Tutorial: Working with IODA through the Python API

Learning Goals:
  • Gain insight into the IODA data model through the Python API

  • Learn how to read a IODA file into python for plotting and diagnostics

Prerequisites:

Overview

The Interface for Observational Data Assimilation (IODA) is the component of JEDI that handles observational data. The principle software design objective that guides IODA development is what is known in the software engineering world as the separation of concerns. In short, developers who are implementing new DA algorithms or interfacing new models into JEDI should not need to worry about the details of how observational data is organized in files. Conversely, scientists and developers who are integrating new observational instruments into JEDI need not concern themselves with the details of how these observational data will be used. This separation of concerns is achieved through an abstract data model that is implemented through a generic set of interfaces; what programmers call an API (Application Programming Interface).

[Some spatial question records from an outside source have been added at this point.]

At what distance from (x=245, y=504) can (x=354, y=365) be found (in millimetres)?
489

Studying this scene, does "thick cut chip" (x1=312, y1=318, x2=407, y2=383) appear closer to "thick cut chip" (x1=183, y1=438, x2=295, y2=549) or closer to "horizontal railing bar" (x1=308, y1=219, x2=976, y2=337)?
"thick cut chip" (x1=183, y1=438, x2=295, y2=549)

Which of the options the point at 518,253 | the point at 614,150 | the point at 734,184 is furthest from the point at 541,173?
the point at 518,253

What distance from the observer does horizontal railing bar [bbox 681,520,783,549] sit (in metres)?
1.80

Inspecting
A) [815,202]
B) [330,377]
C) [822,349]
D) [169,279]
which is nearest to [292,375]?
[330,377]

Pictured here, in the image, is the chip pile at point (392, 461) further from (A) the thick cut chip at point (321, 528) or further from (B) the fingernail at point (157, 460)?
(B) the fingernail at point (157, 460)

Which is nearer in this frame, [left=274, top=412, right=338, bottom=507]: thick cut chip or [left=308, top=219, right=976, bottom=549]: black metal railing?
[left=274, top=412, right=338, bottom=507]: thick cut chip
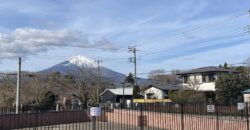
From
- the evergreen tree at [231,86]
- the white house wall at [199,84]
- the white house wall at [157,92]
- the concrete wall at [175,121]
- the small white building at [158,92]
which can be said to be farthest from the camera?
the small white building at [158,92]

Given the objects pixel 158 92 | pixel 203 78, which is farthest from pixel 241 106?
pixel 158 92

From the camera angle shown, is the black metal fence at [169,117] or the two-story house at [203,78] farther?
the two-story house at [203,78]

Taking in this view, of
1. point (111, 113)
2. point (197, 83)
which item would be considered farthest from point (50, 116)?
point (197, 83)

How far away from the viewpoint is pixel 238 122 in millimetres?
24547

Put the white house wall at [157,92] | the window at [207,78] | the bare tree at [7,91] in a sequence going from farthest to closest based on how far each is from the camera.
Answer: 1. the white house wall at [157,92]
2. the window at [207,78]
3. the bare tree at [7,91]

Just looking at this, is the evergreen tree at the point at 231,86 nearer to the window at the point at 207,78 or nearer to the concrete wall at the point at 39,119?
the window at the point at 207,78

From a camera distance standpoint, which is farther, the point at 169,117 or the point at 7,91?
the point at 7,91

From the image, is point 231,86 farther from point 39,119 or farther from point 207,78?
point 39,119

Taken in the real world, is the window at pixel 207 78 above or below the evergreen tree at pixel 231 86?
above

The IODA data model is based on the HDF5 Data Model both in its high-level design and its low-level implementation. HDF5 (Hierarchical Data Format, version 5) is a well-established standard in the high-performance computing (HPC) community for for efficient processing and storage of large data volumes. HDF5 also forms the basis of the popular NetCDF (version 4) file format that is widely used in the weather forecasting community.

That is not to say that IODA relies on HDF5 or NetCDF4 for its input. In the code component we call ioda-engines, we separate out how the data are stored (the backend engine) from how an end user can access it (the frontend engine). The same frontend API can thus access data through a variety of file formats and other data channels, implemented as backend engines. As IODA development proceeds, we expect the diversity of supported backend engines to continue to grow.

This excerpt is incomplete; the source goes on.